Yonsei Medical Journal 2016; 57(3): 588-598.

Published online: 15 March 2016

DOI: https://doi.org/10.3349/ymj.2016.57.3.588

Tolfenamic Acid Inhibits the Proliferation, Migration, and Invasion of Nasopharyngeal Carcinoma: Involvement of p38-Mediated Down-Regulation of Slug

Tatsanachat Jittreetat^1,², Yoo Seob Shin^1,³, Hye Sook Hwang¹, Bok-Soon Lee^1,³, Yeon Soo Kim¹, Phakdee Sannikorn², Chul-Ho Kim^1,³

¹Department of Otolaryngology, School of Medicine, Ajou University, Suwon, Korea.

²Center of Excellent in Otorhinolaryngology, Head and Neck Surgery, Rajavithi Hospital, Bangkok, Thailand.

³Department of Molecular Science and Technology, Ajou University, Suwon, Korea.

Co-corresponding author: Dr. Chul-Ho Kim. Departments of Otolaryngology & Molecular Science and Technology, Ajou University School of Medicine, 164 World cup-ro, Yeongtong-gu, Suwon 16499, Korea. Tel: 82-31-219-5269, Fax: 82-31-219-5264, ostium@ajou.ac.kr

Co-corresponding author: Dr. Phakdee Sannikorn. Center of Excellent in Otorhinolaryngology, Head and Neck Surgery, Rajavithi Hospital, 2 Phayathai Road, Ratchathewi District, Bangkok 10400, Thailand. Tel: 66-2-354-8108-9, Fax: 66-2-354-8100, drpackdee@gmail.com

Received 10 August 2015 Revised 22 August 2015 Accepted 23 August 2015

(open-access):

This is an Open Access article distributed under the terms of the Creative Commons Attribution Non-Commercial License (http://creativecommons.org/licenses/by-nc/3.0/) which permits unrestricted non-commercial use, distribution, and reproduction in any medium, provided the original work is properly cited.

Abstract

Purpose

Tolfenamic acid (TA), a non-steroidal anti-inflammatory drug, is known to exhibit antitumor effects in various cancers apart from nasopharyngeal cancer (NPC). NPC exhibits high invasiveness, as well as metastatic potential, and patients continue to suffer from residual, recurrent, or metastatic disease even after chemoradiation therapy. Therefore, new treatment strategies are needed for NPC. In this study, we investigated the efficacy and molecular mechanisms of TA in NPC treatment.

Materials and Methods

TA-induced cell death was detected by cell viability assay in the NPC cell lines, HNE1 and HONE1. Wound healing assay, invasion assay, and Western blot analysis were used to evaluate the antitumor effects of TA in NPC cell lines.

----

Problems to solve.
a – Answer these questions using the tolfenamic acid article above.
(i) Which drug class does the article place tolfenamic acid in?
(ii) On what date was the article accepted?
(iii) Which two nasopharyngeal cancer cell lines were tested?
b – Carry the tolfenamic acid article forward from its last sentence.

Given records.

----

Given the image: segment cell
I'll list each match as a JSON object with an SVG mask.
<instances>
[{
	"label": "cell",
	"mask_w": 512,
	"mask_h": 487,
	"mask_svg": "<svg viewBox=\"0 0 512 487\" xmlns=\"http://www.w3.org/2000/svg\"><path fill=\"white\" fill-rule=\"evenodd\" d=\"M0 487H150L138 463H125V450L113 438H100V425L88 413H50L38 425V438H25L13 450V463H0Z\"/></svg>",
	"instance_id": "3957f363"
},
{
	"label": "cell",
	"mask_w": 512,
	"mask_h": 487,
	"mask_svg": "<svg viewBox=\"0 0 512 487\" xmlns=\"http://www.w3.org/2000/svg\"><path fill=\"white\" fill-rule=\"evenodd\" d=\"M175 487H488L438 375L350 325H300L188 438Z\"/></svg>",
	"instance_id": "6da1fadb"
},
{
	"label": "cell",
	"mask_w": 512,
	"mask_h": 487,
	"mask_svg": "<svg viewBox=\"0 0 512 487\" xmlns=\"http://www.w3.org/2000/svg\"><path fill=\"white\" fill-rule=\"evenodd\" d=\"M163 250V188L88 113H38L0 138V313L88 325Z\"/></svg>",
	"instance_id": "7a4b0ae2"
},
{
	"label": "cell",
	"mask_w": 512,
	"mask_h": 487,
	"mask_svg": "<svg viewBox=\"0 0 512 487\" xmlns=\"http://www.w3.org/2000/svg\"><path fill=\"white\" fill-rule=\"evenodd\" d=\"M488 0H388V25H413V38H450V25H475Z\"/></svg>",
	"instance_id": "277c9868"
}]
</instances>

----

Responses to the tasks.
a –
(i) A non-steroidal anti-inflammatory drug
(ii) 23 August 2015
(iii) HNE1 and HONE1

b –
Results

Treatment with TA suppressed the migration and invasion of HNE1 and HONE1 cells. Hepatocyte growth factor enhanced the proliferation, migration, and invasion abilities of NPC cells. This enhancement was successfully inhibited by TA treatment. Treatment with TA increased phosphorylation of p38, and the inhibition of p38 with SB203580 reversed the cytotoxic, anti-invasive, and anti-migratory effects of TA treatment in NPC cell lines. Moreover, inhibition of p38 also reversed the decrease in expression of Slug that was induced by TA treatment.

Conclusion

In conclusion, the activation of p38 plays a role in mediating TA-induced cytotoxicity and inhibition of invasion and migration via down-regulation of Slug.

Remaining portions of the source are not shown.